=== SOURCE EXTRACT ===

With sorrow and respect, the School of Medicine learned that Jules Bernard Puschett, MD passed away on August 17, 2021, at his home in Temple, Texas. Dr. Puschett was Professor and Chair of the Department of Medicine from 1990 until 2005. During his 15-year tenure as Chairman he led a major rebuilding of the Department. His legacy includes significant expansion in all the missions of the department and extensive collaborations with many departments. The number of faculty grew tremendously and research funding of the department hit all-time highs.
Dr. Puschett won numerous Tulane Medical School honors, including the Gloria P. Walsh Award for teaching excellence, awarded by the graduating medical student class. The Department of Medicine received the "Outstanding Department" award from the medical students several times under his direction, and his leadership also greatly improved the graduate medical education in the Department. Dr. Puschett enjoyed national and international recognition as an academic leader, and he was the proverbial triple threat: succeeding in research, clinical care, and education.
Dr. Puschett was a native of Pennsylvania and attended Lehigh University on a full scholarship, where he was elected to Phi Beta Kappa and graduated Magna Cum Laude. Next, he attended the University of Pennsylvania School of Medicine (again earning a scholarship), where he obtained his MD. He then completed his internship at Jackson Memorial Hospital at the University of Miami, and served his country as a naval officer for three years.
His training continued with a medicine residency in Baltimore, followed by a fellowship in nephrology as an NIH sponsored postdoctoral fellow in the Renal and Electrolytes Section at the University of Pennsylvania. He began his faculty career at the University of Pennsylvania, soon rising to be the Chief of the Renal-Electrolyte Section at the Veterans Hospital. Next, he was recruited to be the head of the Renal-Electrolyte Division at Allegheny General Hospital at the University of Pittsburgh, where he built an excellent Division of Nephrology.
Dr. Puschett's scientific research accomplishments are notable. He began his career with interests in diuretics, phosphate, calcitrophic hormones and hypertension, producing more than 180 original articles, reviews, and chapters - many published in the most prestigious journals, including the Journal of Clinical Investigation, Science, and The New England Journal of Medicine. He edited a special issue of The American Journal of the Medical Sciences devoted to diuretics. In addition, he published six books resulting from his organization of four international conferences on diuretics, and he held numerous patents.
He reinvigorated the Kidney Council of the American Heart Association, also serving as its Chair. He helped advance the Southern Society of Clinical Investigation, which continues to be a strong organization for promoting research across the south, as well as on a national scale.

===

• _TASK PROMPT_
Name every research interest that the tribute above says Dr. Puschett began his career with.

=== DATA SECTION ===

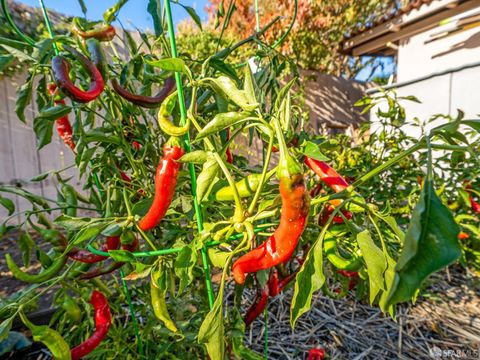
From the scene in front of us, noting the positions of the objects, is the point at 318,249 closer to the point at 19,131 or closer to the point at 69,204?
the point at 69,204

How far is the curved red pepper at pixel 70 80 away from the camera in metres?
0.49

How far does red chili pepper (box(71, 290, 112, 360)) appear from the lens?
694 millimetres

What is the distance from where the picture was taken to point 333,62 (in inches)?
268

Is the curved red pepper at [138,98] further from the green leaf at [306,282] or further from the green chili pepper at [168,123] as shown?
the green leaf at [306,282]

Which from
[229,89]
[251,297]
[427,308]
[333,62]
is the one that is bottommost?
[427,308]

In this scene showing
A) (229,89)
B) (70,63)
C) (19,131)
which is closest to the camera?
(229,89)

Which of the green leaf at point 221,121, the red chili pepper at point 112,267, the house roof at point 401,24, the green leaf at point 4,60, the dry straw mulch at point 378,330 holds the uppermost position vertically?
the house roof at point 401,24

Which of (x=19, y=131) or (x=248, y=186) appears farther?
(x=19, y=131)

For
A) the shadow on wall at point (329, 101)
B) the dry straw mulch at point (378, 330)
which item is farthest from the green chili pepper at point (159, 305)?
the shadow on wall at point (329, 101)

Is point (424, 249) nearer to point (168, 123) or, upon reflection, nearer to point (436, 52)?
point (168, 123)

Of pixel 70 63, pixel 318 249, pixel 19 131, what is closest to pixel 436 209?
pixel 318 249

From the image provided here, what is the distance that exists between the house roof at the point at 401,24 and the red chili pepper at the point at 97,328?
392 cm

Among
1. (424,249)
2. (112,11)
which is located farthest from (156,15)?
(424,249)

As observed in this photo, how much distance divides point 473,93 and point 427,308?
1.54 metres
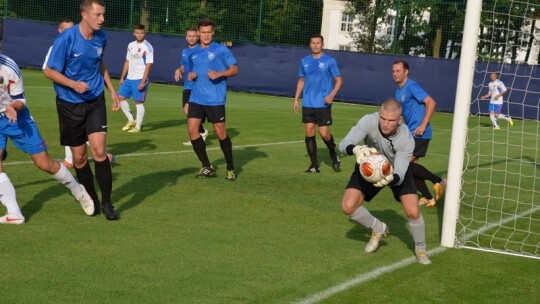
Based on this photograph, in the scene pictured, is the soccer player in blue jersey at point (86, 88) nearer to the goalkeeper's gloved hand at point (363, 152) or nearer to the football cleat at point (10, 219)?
the football cleat at point (10, 219)

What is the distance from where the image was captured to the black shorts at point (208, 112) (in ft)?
37.4

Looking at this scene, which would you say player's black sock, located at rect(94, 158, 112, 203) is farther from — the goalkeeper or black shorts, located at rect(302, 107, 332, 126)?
black shorts, located at rect(302, 107, 332, 126)

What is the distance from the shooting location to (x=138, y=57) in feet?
56.3

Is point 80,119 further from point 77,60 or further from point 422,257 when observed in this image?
point 422,257

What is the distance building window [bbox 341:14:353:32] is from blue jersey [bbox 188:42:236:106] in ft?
71.1

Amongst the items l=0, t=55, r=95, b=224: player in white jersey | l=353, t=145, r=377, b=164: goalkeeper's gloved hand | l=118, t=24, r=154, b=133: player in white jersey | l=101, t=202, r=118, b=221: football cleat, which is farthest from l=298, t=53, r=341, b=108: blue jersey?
l=353, t=145, r=377, b=164: goalkeeper's gloved hand

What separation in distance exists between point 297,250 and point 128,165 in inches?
202

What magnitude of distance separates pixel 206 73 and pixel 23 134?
394 cm

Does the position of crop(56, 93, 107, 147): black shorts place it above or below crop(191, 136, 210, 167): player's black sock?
above

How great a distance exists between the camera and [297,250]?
739 cm

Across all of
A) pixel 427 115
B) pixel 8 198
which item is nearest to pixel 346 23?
pixel 427 115

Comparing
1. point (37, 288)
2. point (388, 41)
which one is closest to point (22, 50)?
point (388, 41)

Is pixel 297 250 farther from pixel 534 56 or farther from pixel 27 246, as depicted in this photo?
pixel 534 56

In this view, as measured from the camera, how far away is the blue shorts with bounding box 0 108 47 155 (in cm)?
784
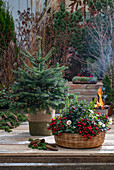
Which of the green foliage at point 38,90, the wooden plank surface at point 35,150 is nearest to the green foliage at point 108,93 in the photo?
the wooden plank surface at point 35,150

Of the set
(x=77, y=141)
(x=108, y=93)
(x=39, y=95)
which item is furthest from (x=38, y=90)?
(x=108, y=93)

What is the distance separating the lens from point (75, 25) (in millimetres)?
9914

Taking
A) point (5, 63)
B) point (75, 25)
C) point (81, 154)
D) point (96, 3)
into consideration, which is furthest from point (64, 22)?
point (81, 154)

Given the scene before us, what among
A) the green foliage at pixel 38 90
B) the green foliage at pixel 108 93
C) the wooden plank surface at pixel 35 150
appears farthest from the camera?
the green foliage at pixel 108 93

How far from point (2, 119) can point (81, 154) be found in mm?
2253

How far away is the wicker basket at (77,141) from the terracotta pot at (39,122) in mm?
622

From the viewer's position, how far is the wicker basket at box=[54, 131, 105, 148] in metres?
2.99

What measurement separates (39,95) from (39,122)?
44 cm

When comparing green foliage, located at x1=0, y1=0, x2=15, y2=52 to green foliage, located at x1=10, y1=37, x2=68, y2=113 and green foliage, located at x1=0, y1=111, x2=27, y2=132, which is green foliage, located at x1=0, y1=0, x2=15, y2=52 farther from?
green foliage, located at x1=10, y1=37, x2=68, y2=113

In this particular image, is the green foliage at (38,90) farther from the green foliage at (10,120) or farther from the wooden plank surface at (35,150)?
the green foliage at (10,120)

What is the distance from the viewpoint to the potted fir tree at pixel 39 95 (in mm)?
3545

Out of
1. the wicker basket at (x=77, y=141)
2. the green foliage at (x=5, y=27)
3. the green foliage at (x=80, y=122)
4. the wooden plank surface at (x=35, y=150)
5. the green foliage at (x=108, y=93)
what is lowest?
the wooden plank surface at (x=35, y=150)

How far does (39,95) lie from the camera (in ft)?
11.5

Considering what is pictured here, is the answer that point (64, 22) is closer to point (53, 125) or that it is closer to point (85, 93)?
point (85, 93)
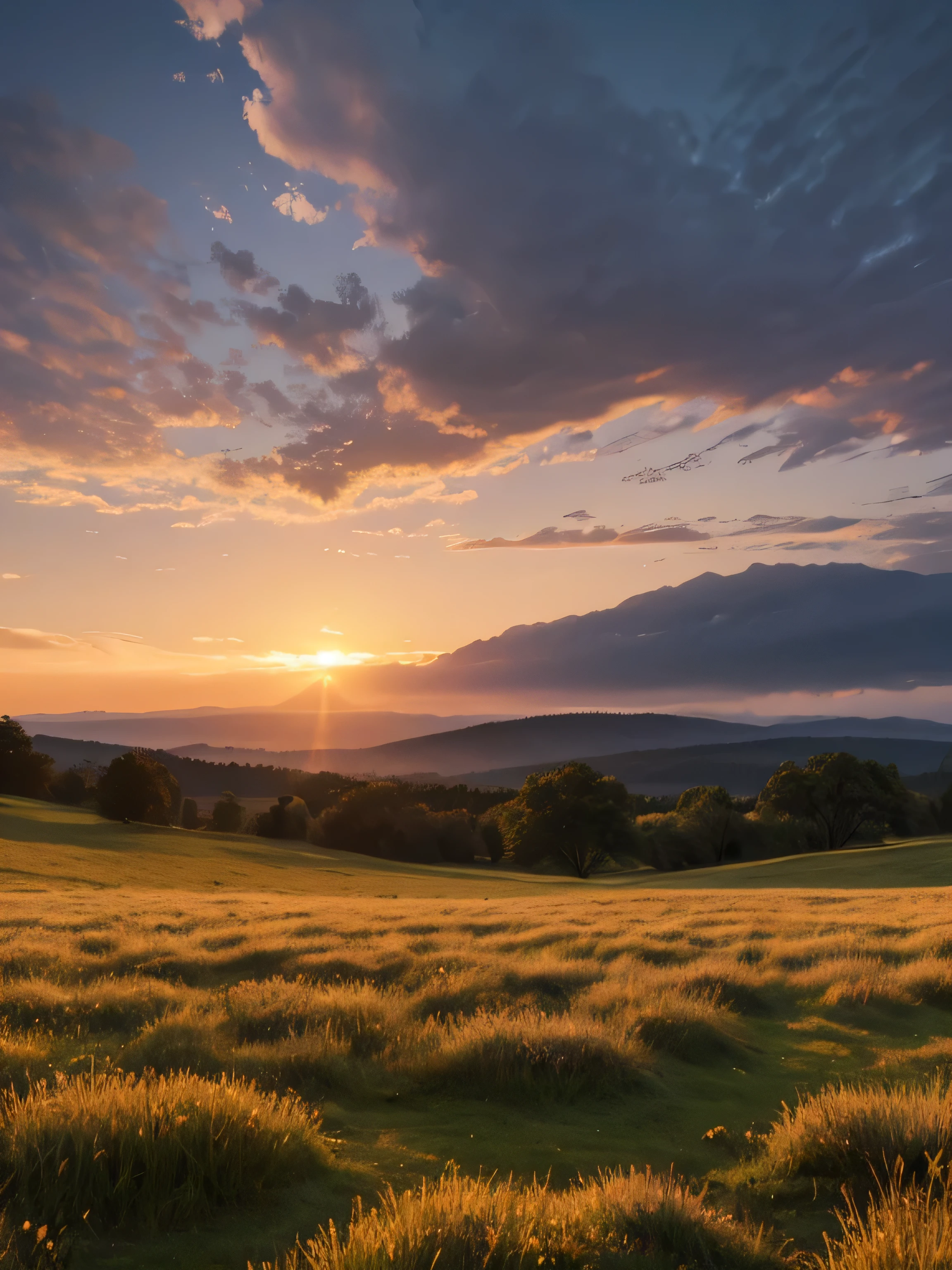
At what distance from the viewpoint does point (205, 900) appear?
29.6 meters

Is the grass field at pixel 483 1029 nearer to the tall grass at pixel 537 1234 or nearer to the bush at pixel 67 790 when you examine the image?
the tall grass at pixel 537 1234

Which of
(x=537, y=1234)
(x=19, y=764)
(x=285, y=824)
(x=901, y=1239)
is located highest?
(x=901, y=1239)

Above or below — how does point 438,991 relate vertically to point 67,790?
above

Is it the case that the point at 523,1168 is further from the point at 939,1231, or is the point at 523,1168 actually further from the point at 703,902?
the point at 703,902

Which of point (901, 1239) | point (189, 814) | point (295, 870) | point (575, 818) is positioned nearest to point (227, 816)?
point (189, 814)

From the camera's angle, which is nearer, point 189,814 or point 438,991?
point 438,991

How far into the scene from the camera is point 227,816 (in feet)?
308

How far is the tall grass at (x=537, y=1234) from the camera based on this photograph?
368cm

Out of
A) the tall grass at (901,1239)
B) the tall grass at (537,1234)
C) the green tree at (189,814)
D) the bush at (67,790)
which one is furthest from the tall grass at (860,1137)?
the green tree at (189,814)

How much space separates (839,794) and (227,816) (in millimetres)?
72325

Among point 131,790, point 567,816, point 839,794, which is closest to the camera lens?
point 567,816

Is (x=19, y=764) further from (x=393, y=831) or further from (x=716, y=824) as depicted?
(x=716, y=824)

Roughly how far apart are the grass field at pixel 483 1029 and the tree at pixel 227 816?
77805 mm

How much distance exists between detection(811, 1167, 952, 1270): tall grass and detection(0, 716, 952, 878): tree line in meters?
62.6
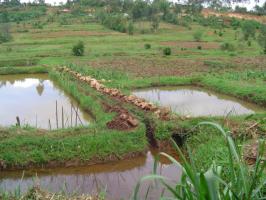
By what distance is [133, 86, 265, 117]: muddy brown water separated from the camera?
12.7 meters

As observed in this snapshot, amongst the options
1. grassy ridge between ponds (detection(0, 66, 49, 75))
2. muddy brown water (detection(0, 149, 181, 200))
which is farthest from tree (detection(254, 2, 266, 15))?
muddy brown water (detection(0, 149, 181, 200))

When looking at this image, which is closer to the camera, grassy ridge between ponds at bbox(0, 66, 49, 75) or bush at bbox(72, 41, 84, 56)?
grassy ridge between ponds at bbox(0, 66, 49, 75)

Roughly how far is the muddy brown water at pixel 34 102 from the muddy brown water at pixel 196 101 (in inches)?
111

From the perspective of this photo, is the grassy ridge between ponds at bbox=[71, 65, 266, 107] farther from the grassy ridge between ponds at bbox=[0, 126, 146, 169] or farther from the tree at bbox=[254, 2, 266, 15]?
the tree at bbox=[254, 2, 266, 15]

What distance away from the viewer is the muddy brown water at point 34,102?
38.9 ft

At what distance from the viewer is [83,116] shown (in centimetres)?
1232

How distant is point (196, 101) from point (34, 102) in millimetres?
5690

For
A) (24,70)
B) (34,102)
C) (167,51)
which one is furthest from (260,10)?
(34,102)

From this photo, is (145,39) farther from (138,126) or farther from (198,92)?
(138,126)

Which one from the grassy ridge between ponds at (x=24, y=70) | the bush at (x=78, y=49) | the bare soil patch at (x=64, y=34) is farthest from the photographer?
the bare soil patch at (x=64, y=34)

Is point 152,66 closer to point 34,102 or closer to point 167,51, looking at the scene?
point 167,51

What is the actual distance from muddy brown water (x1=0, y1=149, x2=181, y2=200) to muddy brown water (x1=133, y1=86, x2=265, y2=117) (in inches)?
146

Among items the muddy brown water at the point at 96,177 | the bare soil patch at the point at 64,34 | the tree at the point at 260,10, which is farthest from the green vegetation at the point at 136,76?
the tree at the point at 260,10

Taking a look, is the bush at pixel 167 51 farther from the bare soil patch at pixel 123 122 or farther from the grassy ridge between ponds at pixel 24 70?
the bare soil patch at pixel 123 122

===

• _ANSWER FOR THE TASK_
Diuretics, phosphate, calcitrophic hormones, and hypertension.